_Выбранный текст_:
После безродной «оттепели» шестидесятых в 1970–1990 годы творчество великого русского писателя Валентина Григорьевича Распутина оказало громадное влияние на возрождение национального самосознания Русского Народа. Промыслительно, что его глубочайший реалистический талант очень рано пробился сквозь фантастическую идеологию «строителей коммунизма», и произведения В. Г. Распутина в качестве дополнения к основной программе стали преподавать в средней школе с самого начала 1970-х годов. Уже тогда по произведениям сибирского самородка школьники писали сочинения, в классах на уроках литературы устраивались духовно-нравственные диспуты.

Наша классная руководительница — Лина Федоровна, уроженка Краснодона, назло оккупантам девчонкой водружавшая красный флаг на водонапорной башне, учила нас родной литературе. Она была влюблена в Пушкина и прививала свою любовь всем нам. Притом она настойчиво предлагала нам читать современников — Василя Быкова, Григория Бакланова, Юрия Бондарева, Бориса Васильева, Виктора Курочкина, Василия Шукшина, Федора Абрамова, Василия Белова, Виктора Лихоносова и самого молодого в этом ряду — Валентина Распутина, регулярно проводила уроки по произведениям современных писателей… Именно в ту пору впервые я прочитал повести В. Г. Распутина «Деньги для Марии» и «Последний срок». Произведениями В. Г. Распутина были увлечены мои отец и особенно мать, поэтому вслед за ними я читал практически каждую новую журнальную публикацию писателя. Помню громадное впечатление, которое произвело на меня первое чтение рассказа «Уроки французского».

Обращались мы к творчеству В. Г. Распутина и во время учебы на факультете журналистики МГУ в 1975–1980 годах. Повести «Живи и помни», «Прощание с Матёрой» обсуждались не только на семинарских занятиях, но и совершенно неформально — на студенческих посиделках, в доверительных разговорах с друзьями-однокашниками. Сибирский писатель очень рано, когда ему еще не исполнилось и пятидесяти, стал восприниматься соотечественниками живым классиком.

Его повесть «Пожар», вышедшая в 1985 году, вызвала горячие споры в народе: писателем со всей остротой был поднят вопрос о личной ответственности каждого сознательного человека за все происходящее вокруг. Можно со всей определенностью сказать, что нравственный заряд, содержащийся в произведениях В. Г. Распутина, миллионам русских людей помог выжить и пережить тяжелейшие 1990-е годы «официального» шельмования русского патриотизма и попыток полного развала нашего Отечества. В информационном и нравственном пространстве страны Валентин Григорьевич Распутин со своим трагическим мiровосприятием стал своеобразным предтечею Владимира Владимировича Путина, нынешней эпохи предчувствия еще больших — уже вселенских испытаний.

Неоднократно в 1970–2000-е годы мне доводилось видеть В. Г. Распутина на различных общественных встречах с писателями и больших патриотических собраниях, слушать его немногословные, негромкие, но всегда веские выступления. Его слова без показного оптимизма всегда вдохновляли людей и приучали к мужественному перенесению всех испытаний, которые выпали России и русскому народу. В. Г. Распутин был настоящим народным учителем и заботливым воспитателем нескольких поколений соотечественников.

_Задание A_: Перепишите, пожалуйста, без изменений строки записей, начиная со строки, где есть «From the choices», и до конца записей включительно.

_Предоставленные записи_:
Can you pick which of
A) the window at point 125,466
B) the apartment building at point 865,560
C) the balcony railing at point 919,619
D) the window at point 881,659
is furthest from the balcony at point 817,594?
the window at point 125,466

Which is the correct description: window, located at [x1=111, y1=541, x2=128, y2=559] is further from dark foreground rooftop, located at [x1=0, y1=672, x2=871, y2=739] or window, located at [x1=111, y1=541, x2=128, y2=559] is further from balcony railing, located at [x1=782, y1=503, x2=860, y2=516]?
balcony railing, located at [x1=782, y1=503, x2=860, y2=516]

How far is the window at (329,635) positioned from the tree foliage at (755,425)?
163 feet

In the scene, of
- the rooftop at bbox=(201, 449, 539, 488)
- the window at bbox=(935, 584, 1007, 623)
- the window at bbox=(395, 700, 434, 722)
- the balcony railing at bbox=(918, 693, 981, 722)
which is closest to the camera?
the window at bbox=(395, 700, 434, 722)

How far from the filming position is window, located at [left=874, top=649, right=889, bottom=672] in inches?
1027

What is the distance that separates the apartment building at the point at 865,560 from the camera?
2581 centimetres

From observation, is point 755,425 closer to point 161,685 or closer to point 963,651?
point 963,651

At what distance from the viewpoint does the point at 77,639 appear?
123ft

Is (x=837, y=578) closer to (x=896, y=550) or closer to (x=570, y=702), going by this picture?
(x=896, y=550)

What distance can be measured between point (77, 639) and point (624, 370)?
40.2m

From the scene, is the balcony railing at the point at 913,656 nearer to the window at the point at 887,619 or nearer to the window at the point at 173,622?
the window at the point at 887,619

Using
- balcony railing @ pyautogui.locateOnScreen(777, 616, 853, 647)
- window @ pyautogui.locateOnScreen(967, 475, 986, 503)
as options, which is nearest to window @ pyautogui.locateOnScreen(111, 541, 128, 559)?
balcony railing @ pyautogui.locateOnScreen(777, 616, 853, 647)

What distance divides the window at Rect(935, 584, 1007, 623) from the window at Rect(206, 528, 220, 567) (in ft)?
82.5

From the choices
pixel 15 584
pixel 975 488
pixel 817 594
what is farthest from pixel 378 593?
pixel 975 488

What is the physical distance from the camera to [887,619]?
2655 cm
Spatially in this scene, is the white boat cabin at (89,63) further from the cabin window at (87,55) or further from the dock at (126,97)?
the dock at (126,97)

_Задание B_: В каком году вышла повесть «Пожар», если верить тексту о Распутине?

_Правильный ответ A_:
From the choices
pixel 15 584
pixel 975 488
pixel 817 594
what is farthest from pixel 378 593?
pixel 975 488

What is the physical distance from the camera to [887,619]?
2655 cm
Spatially in this scene, is the white boat cabin at (89,63) further from the cabin window at (87,55) or further from the dock at (126,97)?
the dock at (126,97)

_Правильный ответ B_: В 1985 году.